Read This: Gene Wilder’s feedback on Willy Wonka
In his memoir Kiss Me Like A Stranger: My Search For Love And Art, Gene Wilder wrote about the terms on which he accepted his titular role in Willy Wonka & The Chocolate Factory, demonstrating how involved he was in creating the iconic character:
When I make my first entrance, I’d like to come out of the door carrying a cane and then walk toward the crowd with a limp. After the crowd sees Willy Wonka is a cripple, they all whisper to themselves and then become deathly quiet. As I walk toward them, my cane sinks into one of the cobblestones I’m walking on and stands straight up, by itself… but I keep on walking, until I realize that I no longer have my cane. I start to fall forward, and just before I hit the ground, I do a beautiful forward somersault and bounce back up, to great applause.
When director Mel Stuart asked why, Wilder responded, “Because from that time on, no one will know if I’m lying or telling the truth.”
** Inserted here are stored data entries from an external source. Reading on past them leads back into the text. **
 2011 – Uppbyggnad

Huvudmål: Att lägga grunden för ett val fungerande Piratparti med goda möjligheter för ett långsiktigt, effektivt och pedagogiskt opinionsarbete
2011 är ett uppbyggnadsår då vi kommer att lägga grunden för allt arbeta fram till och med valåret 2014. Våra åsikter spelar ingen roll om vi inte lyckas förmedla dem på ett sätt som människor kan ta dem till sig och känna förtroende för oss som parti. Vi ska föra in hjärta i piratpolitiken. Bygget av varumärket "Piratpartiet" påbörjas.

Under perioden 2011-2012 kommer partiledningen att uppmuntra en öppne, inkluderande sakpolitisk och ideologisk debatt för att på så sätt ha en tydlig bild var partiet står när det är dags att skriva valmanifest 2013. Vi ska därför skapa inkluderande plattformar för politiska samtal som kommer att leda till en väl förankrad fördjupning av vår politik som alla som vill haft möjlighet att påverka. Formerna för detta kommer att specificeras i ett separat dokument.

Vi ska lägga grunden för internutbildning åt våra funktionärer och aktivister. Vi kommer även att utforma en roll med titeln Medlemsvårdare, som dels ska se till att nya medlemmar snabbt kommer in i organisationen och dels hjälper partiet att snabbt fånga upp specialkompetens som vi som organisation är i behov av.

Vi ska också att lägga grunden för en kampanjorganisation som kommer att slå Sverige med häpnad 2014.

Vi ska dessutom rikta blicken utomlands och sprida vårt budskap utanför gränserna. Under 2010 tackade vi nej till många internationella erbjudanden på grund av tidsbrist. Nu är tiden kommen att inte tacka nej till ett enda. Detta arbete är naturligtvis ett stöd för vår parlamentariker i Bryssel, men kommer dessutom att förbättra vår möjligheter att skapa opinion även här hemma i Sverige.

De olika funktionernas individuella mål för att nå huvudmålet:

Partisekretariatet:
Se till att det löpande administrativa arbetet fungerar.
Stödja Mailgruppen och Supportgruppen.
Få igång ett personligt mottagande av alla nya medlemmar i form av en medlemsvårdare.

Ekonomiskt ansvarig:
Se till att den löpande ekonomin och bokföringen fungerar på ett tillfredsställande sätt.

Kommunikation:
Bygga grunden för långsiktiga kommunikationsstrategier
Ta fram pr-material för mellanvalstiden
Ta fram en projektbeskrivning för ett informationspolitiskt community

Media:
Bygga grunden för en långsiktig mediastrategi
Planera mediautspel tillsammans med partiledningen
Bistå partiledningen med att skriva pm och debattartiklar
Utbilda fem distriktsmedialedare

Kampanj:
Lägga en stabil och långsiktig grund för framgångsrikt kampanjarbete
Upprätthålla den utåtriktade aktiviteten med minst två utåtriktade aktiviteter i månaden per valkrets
A letter from Wilder to Stuart and published by Letters Of Note shows more involvement from Wilder, this time on his costume. In the letter, Wilder thinks very deeply about his character and understands how important his outfit would be to give a first impression and insight into who Willy Wonka is:
I don’t think of Willy as an eccentric who holds on to his 1912 Dandy’s Sunday suit and wears it in 1970, but rather as just an eccentric—where there’s no telling what he’ll do or where he ever found his get-up—except that it strangely fits him: Part of this world, part of another. A vain man who knows colors that suit him, yet, with all the oddity, has strangely good taste. Something mysterious, yet undefined.